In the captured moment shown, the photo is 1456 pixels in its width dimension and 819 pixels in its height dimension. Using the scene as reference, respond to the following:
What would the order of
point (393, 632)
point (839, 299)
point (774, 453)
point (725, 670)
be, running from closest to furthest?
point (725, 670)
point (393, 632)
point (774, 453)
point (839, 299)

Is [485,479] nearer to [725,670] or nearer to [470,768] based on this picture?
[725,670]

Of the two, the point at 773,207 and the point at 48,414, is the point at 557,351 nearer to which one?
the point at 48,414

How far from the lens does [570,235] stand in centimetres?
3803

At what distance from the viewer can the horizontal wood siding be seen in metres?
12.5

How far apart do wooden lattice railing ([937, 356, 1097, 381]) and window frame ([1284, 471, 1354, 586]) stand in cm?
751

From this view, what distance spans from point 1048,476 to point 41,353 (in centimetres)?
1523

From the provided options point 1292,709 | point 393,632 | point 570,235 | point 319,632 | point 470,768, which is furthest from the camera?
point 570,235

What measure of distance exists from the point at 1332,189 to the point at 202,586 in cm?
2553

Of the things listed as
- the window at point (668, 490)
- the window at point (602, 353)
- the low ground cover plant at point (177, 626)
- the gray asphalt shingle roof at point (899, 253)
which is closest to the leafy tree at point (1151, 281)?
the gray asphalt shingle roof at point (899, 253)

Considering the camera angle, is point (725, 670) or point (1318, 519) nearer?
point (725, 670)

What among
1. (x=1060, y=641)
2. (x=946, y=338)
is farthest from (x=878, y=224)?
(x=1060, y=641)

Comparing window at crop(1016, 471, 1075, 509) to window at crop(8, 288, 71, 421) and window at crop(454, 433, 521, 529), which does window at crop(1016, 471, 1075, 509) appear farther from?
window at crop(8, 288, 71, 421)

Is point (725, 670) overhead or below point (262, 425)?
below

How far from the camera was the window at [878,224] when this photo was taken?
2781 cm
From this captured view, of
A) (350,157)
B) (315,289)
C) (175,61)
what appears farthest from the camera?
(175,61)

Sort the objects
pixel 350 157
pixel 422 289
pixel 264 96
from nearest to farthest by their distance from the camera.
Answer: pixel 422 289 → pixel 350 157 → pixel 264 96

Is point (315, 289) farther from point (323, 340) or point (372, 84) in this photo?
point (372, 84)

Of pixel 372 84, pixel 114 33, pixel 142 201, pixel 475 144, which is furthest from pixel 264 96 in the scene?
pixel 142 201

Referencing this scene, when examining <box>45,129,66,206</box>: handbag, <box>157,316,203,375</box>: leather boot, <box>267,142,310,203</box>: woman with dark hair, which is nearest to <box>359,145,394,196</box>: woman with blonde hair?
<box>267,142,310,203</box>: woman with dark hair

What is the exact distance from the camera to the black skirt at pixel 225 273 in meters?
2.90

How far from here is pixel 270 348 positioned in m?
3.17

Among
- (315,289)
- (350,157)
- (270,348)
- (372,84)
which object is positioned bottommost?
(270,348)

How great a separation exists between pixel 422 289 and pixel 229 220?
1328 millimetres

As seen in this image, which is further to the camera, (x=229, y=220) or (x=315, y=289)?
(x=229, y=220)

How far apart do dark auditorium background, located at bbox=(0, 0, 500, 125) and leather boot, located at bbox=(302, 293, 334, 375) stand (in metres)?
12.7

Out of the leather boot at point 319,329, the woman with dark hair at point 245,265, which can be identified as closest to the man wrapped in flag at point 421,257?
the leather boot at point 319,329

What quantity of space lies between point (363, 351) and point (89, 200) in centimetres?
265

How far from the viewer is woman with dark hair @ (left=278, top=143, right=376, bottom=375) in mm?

To be done: Once more, set down the full listing, verbatim.

Exercise solution:
In the captured moment shown, the photo is 1456 pixels in its width dimension and 819 pixels in its height dimension. Using the scene as reference, respond to the following:
What would the order of
point (393, 632)
point (839, 299)
point (774, 453)
point (725, 670)
be, running from closest to furthest?
point (725, 670)
point (393, 632)
point (774, 453)
point (839, 299)

Is [485,479] nearer to [725,670] or nearer to [470,768] based on this picture?
[725,670]

Of the two, the point at 773,207 and the point at 48,414, is the point at 557,351 nearer to which one?
the point at 48,414

How far from the lens does [570,235] stand in centimetres?
3803

At what distance from the viewer can the horizontal wood siding be seen in metres?
12.5

How far apart do wooden lattice railing ([937, 356, 1097, 381]) and window frame ([1284, 471, 1354, 586]) stand in cm?
751

From this view, what distance spans from point 1048,476 to point 41,353 (in centimetres)?
1523

From the provided options point 1292,709 | point 393,632 | point 570,235 | point 319,632 | point 470,768, which is furthest from the camera?
point 570,235

What measure of distance exists from the point at 1332,189 to the point at 202,586 in cm?
2553

Of the things listed as
- the window at point (668, 490)
- the window at point (602, 353)
- the low ground cover plant at point (177, 626)
- the gray asphalt shingle roof at point (899, 253)
which is closest to the leafy tree at point (1151, 281)?
the gray asphalt shingle roof at point (899, 253)

Considering the camera angle, is point (725, 670) or point (1318, 519) nearer?
point (725, 670)

What among
1. (x=1060, y=641)
2. (x=946, y=338)
is farthest from (x=878, y=224)?
(x=1060, y=641)

Comparing window at crop(1016, 471, 1075, 509) to window at crop(8, 288, 71, 421) and window at crop(454, 433, 521, 529), which does window at crop(1016, 471, 1075, 509) appear farther from?
window at crop(8, 288, 71, 421)

Is point (725, 670) overhead or below point (262, 425)?
below

How far from the camera was the window at [878,224] when this photo was taken?
2781 cm
From this captured view, of
A) (350,157)
B) (315,289)
C) (175,61)
what appears farthest from the camera?
(175,61)

Sort the objects
pixel 350 157
pixel 422 289
pixel 264 96
from nearest to farthest by their distance from the camera.
Answer: pixel 422 289 → pixel 350 157 → pixel 264 96

Is point (315, 289) farther from point (323, 340) or point (372, 84) in this photo?
point (372, 84)

Of pixel 372 84, pixel 114 33, pixel 142 201, pixel 475 144, which is furthest from pixel 264 96 in the scene?
pixel 142 201

Referencing this scene, when examining <box>45,129,66,206</box>: handbag, <box>157,316,203,375</box>: leather boot, <box>267,142,310,203</box>: woman with dark hair, which is nearest to <box>359,145,394,196</box>: woman with blonde hair?
<box>267,142,310,203</box>: woman with dark hair

What is the exact distance from the camera to the black skirt at pixel 225 273 in meters?
2.90

How far from here is pixel 270 348 positioned in m?
3.17

Among
- (315,289)
- (350,157)
- (270,348)
- (372,84)
which object is positioned bottommost?
(270,348)

How great a separation exists between pixel 422 289 and pixel 229 220?
1328 millimetres

As seen in this image, which is further to the camera, (x=229, y=220) or (x=315, y=289)?
(x=229, y=220)

How far apart do dark auditorium background, located at bbox=(0, 0, 500, 125) and leather boot, located at bbox=(302, 293, 334, 375) stand (in metres)?
12.7

Out of the leather boot at point 319,329, the woman with dark hair at point 245,265, which can be identified as closest to the man wrapped in flag at point 421,257?
the leather boot at point 319,329

What quantity of space lies between point (363, 351) and point (89, 200) in centimetres?
265

How far from the viewer is woman with dark hair @ (left=278, top=143, right=376, bottom=375) in mm?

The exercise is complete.